U.S./North Korea: Is Washington Softening Its Rhetoric With Pyongyang?

After months of deadlock, potential signs of progress emerged from talks aimed at halting North Korea's nuclear efforts today in Beijing.
Prague, 25 June 2004 (RFE/RL) -- China today said a consensus has been reached in six-party talks that a nuclear freeze should be the first step to the denuclearization of North Korea.

Foreign Ministry spokeswoman Zhang Qiyue made the statement in Beijing, after the third of four days of scheduled talks over North Korea's nuclear program. She called the agreement "a vital political common consensus.”

"Today's discussions were fruitful and open. All participants welcomed taking the first step towards denuclearization, which is launching a freeze [on North Korea's nuclear program] as soon as possible, and also all coordinating measures. This is a vital political common consensus reached during these talks," Qiyue said.

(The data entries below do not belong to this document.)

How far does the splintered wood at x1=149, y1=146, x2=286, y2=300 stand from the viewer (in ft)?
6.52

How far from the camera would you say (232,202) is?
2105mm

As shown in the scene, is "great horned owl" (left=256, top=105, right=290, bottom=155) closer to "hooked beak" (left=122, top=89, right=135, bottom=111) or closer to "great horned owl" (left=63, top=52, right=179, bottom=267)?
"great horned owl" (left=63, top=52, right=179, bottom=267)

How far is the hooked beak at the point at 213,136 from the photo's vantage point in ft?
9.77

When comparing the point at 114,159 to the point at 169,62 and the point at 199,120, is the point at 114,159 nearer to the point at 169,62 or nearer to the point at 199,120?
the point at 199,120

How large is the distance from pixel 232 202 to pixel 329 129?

Zhang cautioned that details still needed to be worked out. But her comments were taken as evidence that the talks could produce a positive outcome, only a day after North Korea's delegation to the talks yesterday reportedly threatened to conduct a nuclear weapons test.

Analysts point to an important shift in the U.S. negotiating position as a possible key factor in the turnaround.

It is no secret that up to now, the administration of U.S. President George W. Bush was deeply divided on how to deal with North Korea, ever since the country announced it was resuming it nuclear weapons program.

One camp, identified with U.S. Secretary of State Colin Powell, appeared to favor negotiations. The other camp, closely linked with the so-called "neoconservatives," favored no concessions before Pyongyang ends its nuclear ambitions.

Now, the Powell philosophy appears to be gaining the upper hand.

For the first time since six-party talks began almost a year ago, the United States has abandoned its demand that North Korea unilaterally and fully dismantle its nuclear weapons program before being granted concessions by Washington.

Instead, Washington is offering to give North Korea provisional security guarantees and to allow other countries -- such as Russia, China, and Japan -- to give aid, as soon as North Korea initially freezes its nuclear program.

Aidan Foster-Carter, a leading Korea analyst based at Britain's Leeds University, says, "For the first time -- and one does wonder what took them so long -- the U.S. has apparently presented a detailed seven-page proposal to the North Koreans, whereas in the past they had always started by demanding what has come to be known as 'the mantra of CVID -- complete, verifiable, irreversible dismantlement of all nuclear facilities.' The U.S. party line is that they haven't actually changed their position, because they were always prepared to talk about other things in detail if the North Koreans signed up to that. But obviously, it is a shift, because in the past, the U.S. simply demanded CVID right away, and the North Koreans said no. And nobody got anywhere."

State Department spokesman Richard Boucher, speaking yesterday in Washington, even held out the possibility of normalized relations with Pyongyang in the longer-term future.

"We know that non-U.S. parties, some of our friends and allies in the talks, are prepared to provide energy assistance to North Korea, nonnuclear energy assistance, once the program is stopped and we're starting to move down that road. And we've all said that if we do move down that road, dismantle the program, that the benefits to North Korea, the possibilities of better relations with us and with others, are certainly opened up quite widely," Boucher said.

That represents quite a sea change from the administration's previous statements about North Korea.

Foster-Carter attributes the policy shift in Washington to the fact that the United States' partners in the talks had grown tired of the stalemate and what they viewed as the Bush team's obstinacy -- which yielded no results.

The fact that Bush's opponent in the upcoming November presidential elections, Democrat John Kerry, has also been criticizing the White House on its Korea policy, may have had an additional effect.

"When even Japan -- the U.S.'s most loyal ally in the region, which has been quite hard-line itself towards North Korea -- starts the move, then the U.S. has got a problem. And basically, everybody else at these talks has been getting to the conclusion that it's not just North Korea that's being stubborn, but the U.S. is being equally stubborn as well. So there's all that. But on top of it, there is this [U.S. presidential] election, and although Korea on the whole doesn't tend to figure in American political discourse like the Middle East, nonetheless word has been getting back that the [John] Kerry camp has been making reasonable points of saying that the Bush administration has been doing nothing. And as a result of it doing nothing, North Koreans are developing more nuclear weapons and putting U.S. security at risk. So both the pressure from the allies and the impending election -- that's two good reasons for the Bush administration to finally make a bit of a move," Kerry said.

But Foster-Carter says the fact that the U.S. public initially found out about the U.S. proposal to North Korea from a leaked source in "The New York Times," indicates the Bush administration remains keen not to publicize its policy shift too avidly -- an indication that divisions remain within the cabinet.

Talks are due to continue into tomorrow. It is unclear if a final communique will be issued from Beijing.